## Extrait du document
◆ ◆ ◆ ◆

Je passe les strophes sur César et sur le moyen âge. Le poète continue :

« Y a-t-il longtemps que ton rivage gémissait à la vue des aigles du nouvel Attila ? Des guerriers ennemis vidaient ici des coupes de cristal, foulaient ces riches moissons, faisaient galoper leurs chevaux à travers ces forêts de vignes. Le destin a changé.
« Nous voici, fils du Nord, accourus des bords de la mer Glaciale, des vallées rocailleuses du Caucase, des sources du Don, des cimes de l'Oural et des rues de notre belle capitale de Saint-Pétersbourg !
» Là, sur une roche, un cavalier solitaire, appuyé sur sa lance, fixe le fleuve dont le courant paraît [p.279] emporter au loin ses regards et ses pensées. Il se rappelle sans doute son fleuve natal ; et il presse sur sa poitrine une petite croix en bronze.
» Plus loin, au centre de l'armée, au milieu d'un brillant cortège de chefs, se trouve un simple autel ombragé par mille drapeaux déployés. Tout à coup des milliers d'hommes armés et bruyants s'arrêtent muets et immobiles pour entendre la voix solennelle du prêtre qui bénit. Les soldats inclinent leurs carabines, les chefs courbent leur front ; on entonne un cantique, on invoque le Dieu des armées.
» Ils se lèvent enfin au signal donné ; les colonnes s'ébranlent et roulent comme les vagues d'une mer soulevée par un coup de foudre. »

Le ton de ces strophes rappelle singulièrement les poésies de Reklewski, de Gorecki; et cependant les poètes de la Pologne n'avaient aucune connaissance des poésies russes : c'est grave, c'est solennel et religieux. Batiuchkof est littérateur, sa forme est mieux soignée que celle des poètes polonais ; mais il n'est pas aussi simple, aussi vrai que Reklewski et Gorecki: il se rappelle trop souvent qu'il appartient à la classe des lettrés; il ne peut se défaire des souvenirs classiques des poètes latins et du Tasse.

◆ ◆ ◆ ◆

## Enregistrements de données
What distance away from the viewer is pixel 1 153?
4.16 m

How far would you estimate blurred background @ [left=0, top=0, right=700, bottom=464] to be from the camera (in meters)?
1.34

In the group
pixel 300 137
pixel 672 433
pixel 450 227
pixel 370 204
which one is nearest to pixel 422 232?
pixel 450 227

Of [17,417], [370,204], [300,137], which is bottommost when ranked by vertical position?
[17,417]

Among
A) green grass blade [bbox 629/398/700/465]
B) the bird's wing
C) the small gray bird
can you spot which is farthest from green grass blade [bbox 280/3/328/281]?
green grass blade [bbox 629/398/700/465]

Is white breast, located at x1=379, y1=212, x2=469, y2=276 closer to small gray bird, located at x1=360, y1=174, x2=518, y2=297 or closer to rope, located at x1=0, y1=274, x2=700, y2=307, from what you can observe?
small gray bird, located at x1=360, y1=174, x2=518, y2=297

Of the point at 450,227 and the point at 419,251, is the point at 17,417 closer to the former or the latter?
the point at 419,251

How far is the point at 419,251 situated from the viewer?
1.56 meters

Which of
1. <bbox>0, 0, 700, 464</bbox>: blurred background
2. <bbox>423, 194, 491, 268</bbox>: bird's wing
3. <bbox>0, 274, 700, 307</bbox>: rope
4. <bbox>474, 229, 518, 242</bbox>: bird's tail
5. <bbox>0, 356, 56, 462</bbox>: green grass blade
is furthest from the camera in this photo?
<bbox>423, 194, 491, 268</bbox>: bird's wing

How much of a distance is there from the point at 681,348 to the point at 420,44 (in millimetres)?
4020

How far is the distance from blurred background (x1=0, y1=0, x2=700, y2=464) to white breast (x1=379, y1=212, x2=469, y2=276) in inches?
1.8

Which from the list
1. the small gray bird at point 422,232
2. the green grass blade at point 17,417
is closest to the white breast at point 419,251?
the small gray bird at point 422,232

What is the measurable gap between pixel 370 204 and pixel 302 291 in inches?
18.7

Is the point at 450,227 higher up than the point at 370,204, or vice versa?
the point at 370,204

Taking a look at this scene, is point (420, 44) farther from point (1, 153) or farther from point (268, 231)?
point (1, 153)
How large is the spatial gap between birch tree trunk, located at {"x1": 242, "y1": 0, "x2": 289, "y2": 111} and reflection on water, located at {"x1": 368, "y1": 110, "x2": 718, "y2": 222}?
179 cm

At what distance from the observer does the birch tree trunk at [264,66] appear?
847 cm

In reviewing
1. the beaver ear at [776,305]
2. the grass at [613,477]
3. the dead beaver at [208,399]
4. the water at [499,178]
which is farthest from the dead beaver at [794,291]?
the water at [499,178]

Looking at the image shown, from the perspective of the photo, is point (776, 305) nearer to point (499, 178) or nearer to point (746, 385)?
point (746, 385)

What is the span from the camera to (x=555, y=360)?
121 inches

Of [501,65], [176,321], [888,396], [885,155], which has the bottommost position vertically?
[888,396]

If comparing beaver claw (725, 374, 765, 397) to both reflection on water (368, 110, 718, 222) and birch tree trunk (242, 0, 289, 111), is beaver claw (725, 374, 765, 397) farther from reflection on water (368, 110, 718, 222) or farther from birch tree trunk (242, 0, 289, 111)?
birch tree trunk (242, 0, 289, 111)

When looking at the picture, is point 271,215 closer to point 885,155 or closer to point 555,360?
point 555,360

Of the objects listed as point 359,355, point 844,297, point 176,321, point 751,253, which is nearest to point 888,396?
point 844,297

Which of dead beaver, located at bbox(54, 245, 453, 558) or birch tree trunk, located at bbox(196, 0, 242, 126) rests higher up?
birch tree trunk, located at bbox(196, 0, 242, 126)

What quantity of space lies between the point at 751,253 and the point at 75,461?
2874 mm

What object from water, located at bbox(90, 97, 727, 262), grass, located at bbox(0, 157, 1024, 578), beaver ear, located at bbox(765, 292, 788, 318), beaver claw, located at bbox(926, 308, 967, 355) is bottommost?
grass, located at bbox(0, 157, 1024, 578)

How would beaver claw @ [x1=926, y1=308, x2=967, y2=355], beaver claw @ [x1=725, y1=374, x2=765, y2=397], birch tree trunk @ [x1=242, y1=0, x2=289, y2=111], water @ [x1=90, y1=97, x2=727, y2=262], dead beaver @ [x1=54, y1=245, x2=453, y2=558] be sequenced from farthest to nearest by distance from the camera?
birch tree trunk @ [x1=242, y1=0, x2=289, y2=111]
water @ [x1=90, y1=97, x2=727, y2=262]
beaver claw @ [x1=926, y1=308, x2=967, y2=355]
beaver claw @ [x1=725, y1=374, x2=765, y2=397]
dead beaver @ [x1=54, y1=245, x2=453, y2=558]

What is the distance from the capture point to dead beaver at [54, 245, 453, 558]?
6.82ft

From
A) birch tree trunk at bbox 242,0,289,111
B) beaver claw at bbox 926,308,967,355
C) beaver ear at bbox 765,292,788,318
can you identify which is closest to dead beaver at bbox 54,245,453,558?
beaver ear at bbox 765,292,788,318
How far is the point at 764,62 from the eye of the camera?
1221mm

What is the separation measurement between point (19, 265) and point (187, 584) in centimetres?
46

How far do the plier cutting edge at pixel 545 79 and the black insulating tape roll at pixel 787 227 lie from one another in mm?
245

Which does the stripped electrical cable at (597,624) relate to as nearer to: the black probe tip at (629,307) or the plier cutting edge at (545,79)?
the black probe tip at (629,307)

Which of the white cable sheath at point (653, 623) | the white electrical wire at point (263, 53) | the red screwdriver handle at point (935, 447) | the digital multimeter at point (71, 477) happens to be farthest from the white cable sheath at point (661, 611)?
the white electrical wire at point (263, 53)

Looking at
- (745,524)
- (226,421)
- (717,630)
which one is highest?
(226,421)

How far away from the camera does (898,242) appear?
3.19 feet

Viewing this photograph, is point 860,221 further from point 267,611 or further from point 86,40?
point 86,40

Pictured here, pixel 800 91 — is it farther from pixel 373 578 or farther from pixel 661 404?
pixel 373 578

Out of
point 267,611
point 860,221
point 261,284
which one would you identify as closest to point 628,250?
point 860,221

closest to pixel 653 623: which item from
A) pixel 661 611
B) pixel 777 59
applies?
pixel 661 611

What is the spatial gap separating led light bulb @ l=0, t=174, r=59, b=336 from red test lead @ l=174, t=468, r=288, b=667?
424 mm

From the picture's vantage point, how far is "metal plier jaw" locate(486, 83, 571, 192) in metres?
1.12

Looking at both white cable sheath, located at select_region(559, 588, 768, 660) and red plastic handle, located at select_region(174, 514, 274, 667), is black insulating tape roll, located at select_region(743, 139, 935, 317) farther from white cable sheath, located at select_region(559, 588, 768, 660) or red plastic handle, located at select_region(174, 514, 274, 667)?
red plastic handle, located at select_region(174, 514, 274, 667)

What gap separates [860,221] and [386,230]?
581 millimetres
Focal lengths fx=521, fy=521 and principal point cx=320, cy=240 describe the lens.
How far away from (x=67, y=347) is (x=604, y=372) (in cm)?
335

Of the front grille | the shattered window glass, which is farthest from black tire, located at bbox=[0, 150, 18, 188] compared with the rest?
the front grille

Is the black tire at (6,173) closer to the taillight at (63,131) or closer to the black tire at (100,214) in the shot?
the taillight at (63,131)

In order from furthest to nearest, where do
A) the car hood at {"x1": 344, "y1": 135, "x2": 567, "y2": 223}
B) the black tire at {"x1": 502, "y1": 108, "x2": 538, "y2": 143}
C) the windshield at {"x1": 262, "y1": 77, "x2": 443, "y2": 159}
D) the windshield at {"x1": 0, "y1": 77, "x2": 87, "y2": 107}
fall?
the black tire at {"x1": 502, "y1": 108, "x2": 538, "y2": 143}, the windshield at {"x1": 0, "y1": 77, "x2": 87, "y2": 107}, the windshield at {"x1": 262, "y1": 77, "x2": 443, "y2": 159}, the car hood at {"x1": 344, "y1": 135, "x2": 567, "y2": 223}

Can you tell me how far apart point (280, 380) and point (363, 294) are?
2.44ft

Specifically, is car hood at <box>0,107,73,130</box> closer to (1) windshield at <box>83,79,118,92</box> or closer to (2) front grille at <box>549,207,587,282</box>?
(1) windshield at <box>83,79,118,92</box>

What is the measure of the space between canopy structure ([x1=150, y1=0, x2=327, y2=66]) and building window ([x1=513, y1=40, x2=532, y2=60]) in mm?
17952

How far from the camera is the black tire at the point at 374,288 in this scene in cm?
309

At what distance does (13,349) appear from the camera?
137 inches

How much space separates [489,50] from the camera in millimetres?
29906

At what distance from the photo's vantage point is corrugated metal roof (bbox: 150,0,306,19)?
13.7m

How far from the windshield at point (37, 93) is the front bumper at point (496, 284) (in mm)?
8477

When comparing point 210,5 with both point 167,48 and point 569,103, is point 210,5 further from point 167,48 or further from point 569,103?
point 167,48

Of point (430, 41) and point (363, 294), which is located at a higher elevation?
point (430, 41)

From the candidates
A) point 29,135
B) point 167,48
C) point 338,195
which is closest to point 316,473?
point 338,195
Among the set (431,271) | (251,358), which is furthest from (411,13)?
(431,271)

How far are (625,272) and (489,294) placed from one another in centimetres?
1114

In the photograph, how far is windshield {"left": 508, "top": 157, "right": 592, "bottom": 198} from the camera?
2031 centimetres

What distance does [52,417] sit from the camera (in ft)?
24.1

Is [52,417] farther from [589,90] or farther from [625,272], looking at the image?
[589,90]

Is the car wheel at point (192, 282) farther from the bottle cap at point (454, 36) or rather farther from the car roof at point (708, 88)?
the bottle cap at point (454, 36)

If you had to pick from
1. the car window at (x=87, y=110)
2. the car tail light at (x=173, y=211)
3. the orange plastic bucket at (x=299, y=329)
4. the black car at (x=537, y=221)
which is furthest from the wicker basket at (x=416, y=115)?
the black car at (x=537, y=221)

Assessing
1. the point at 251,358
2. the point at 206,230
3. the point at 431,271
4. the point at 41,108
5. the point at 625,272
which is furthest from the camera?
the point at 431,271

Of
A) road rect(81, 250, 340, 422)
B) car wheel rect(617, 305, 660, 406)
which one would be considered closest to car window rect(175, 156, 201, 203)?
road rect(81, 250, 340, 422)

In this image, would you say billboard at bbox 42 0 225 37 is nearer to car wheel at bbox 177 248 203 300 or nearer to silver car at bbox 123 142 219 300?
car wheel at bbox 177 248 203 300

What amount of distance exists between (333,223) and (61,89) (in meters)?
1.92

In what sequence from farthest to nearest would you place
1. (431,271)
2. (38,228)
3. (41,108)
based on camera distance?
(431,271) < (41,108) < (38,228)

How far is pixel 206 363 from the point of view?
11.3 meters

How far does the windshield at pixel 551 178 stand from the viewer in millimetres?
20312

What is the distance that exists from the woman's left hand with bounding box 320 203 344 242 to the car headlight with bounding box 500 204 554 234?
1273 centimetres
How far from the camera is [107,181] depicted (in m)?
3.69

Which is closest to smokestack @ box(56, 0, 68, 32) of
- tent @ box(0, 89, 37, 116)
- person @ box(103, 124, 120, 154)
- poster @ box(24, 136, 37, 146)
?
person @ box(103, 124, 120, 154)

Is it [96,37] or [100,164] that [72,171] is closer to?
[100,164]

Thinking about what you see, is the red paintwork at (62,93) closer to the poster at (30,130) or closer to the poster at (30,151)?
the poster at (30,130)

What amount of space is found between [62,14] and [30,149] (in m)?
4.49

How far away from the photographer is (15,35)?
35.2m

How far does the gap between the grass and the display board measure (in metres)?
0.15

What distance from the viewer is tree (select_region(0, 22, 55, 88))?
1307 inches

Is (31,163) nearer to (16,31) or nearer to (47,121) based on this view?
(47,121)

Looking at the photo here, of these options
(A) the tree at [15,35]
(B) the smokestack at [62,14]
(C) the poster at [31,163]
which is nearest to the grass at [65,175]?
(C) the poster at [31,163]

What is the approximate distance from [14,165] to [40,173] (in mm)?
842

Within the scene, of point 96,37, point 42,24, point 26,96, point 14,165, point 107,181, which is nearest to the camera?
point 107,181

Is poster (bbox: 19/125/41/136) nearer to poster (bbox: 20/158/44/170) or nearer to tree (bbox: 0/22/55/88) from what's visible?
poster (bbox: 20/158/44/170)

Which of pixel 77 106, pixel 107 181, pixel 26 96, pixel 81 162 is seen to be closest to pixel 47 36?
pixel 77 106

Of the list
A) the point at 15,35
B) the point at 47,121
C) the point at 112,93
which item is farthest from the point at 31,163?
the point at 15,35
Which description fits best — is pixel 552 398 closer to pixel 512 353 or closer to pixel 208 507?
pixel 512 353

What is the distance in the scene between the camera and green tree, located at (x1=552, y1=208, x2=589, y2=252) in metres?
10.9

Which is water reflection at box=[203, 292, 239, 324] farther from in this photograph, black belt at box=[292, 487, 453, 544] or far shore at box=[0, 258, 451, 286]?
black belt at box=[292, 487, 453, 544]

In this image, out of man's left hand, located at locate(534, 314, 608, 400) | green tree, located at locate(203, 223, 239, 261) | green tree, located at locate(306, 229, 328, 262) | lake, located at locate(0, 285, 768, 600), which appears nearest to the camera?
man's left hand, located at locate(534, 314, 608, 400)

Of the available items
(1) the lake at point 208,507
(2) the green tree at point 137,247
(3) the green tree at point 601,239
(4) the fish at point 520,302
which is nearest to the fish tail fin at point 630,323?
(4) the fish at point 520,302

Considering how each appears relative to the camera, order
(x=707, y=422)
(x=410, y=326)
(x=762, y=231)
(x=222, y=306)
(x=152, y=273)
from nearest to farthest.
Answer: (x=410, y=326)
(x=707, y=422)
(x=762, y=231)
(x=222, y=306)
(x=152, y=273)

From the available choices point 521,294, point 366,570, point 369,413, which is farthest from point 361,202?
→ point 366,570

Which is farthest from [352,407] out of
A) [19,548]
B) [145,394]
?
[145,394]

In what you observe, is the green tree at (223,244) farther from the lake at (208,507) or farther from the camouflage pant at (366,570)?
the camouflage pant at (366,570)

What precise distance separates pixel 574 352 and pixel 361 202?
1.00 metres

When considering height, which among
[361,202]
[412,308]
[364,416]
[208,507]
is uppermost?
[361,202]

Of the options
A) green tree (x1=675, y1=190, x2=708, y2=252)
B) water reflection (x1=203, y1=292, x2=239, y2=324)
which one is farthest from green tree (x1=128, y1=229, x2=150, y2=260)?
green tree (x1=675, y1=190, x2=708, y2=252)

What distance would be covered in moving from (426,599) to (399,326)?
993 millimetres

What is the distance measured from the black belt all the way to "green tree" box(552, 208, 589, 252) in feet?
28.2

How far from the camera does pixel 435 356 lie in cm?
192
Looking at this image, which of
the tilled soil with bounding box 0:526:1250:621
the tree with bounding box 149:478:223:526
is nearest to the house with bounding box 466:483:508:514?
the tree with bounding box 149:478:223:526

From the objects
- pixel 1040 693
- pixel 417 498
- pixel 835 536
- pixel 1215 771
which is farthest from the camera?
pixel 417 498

◆ ◆ ◆ ◆

## Exercices à faire
1) Recopiez l'extrait sur Batiuchkof depuis « Je passe les » jusqu'à « de Saint-Pétersbourg ! », en substituant « argent » à « cristal ».
2) Traduisez en anglais cette phrase de l'extrait sur Batiuchkof : « Il se rappelle sans doute son fleuve natal ; et il presse sur sa poitrine une petite croix en bronze. »
3) Poursuivez l'extrait sur Batiuchkof à partir de sa dernière phrase.
Les enregistrements n'ont aucun lien avec l'extrait sur Batiuchkof.

## Exercices corrigés
1)
Je passe les strophes sur César et sur le moyen âge. Le poète continue :

« Y a-t-il longtemps que ton rivage gémissait à la vue des aigles du nouvel Attila ? Des guerriers ennemis vidaient ici des coupes de argent, foulaient ces riches moissons, faisaient galoper leurs chevaux à travers ces forêts de vignes. Le destin a changé.
« Nous voici, fils du Nord, accourus des bords de la mer Glaciale, des vallées rocailleuses du Caucase, des sources du Don, des cimes de l'Oural et des rues de notre belle capitale de Saint-Pétersbourg !

2) He no doubt remembers his native river; and he presses a small bronze cross to his chest.

3)
C'est le lieu de remarquer que parmi les classes élevées, les poètes slaves seuls conservaient encore le sentiment religieux; nous en avons des exemples dans les poésies de Batiuchkof, de Gorecki et de tant d'autres. Les monarques et les diplomates de cette époque parlaient souvent au nom de la religion, mais ce n'était que pour la forme. [p.280]

L'Europe réglée par le congrès de Vienne, l'empereur Alexandre retourna dans ses États, triste et soucieux. Le cabinet anglais se félicitait d'avoir réussi à former une barrière contre la France ; les monarques de l'Allemagne se promettaient d'exploiter à leur profit l'enthousiasme national excité par des promesses de concessions libérales ; l'Autriche, toujours fidèle au système du statu quo, applaudissait surtout à la sagesse politique du système. L'empereur Alexandre ne partageait pas ces illusions. Sincèrement religieux, il doutait de la durée d'une alliance universelle qui manquait de principe, d'unité religieuse. Où trouver ce principe? Chef de l'Église orientale russe, il savait que cette Église, absurde dans sa discipline, mal fondée en logique, attaquable par le raisonnement, était sans force d'action; mais il voyait l'impossibilité de la ramener au catholicisme.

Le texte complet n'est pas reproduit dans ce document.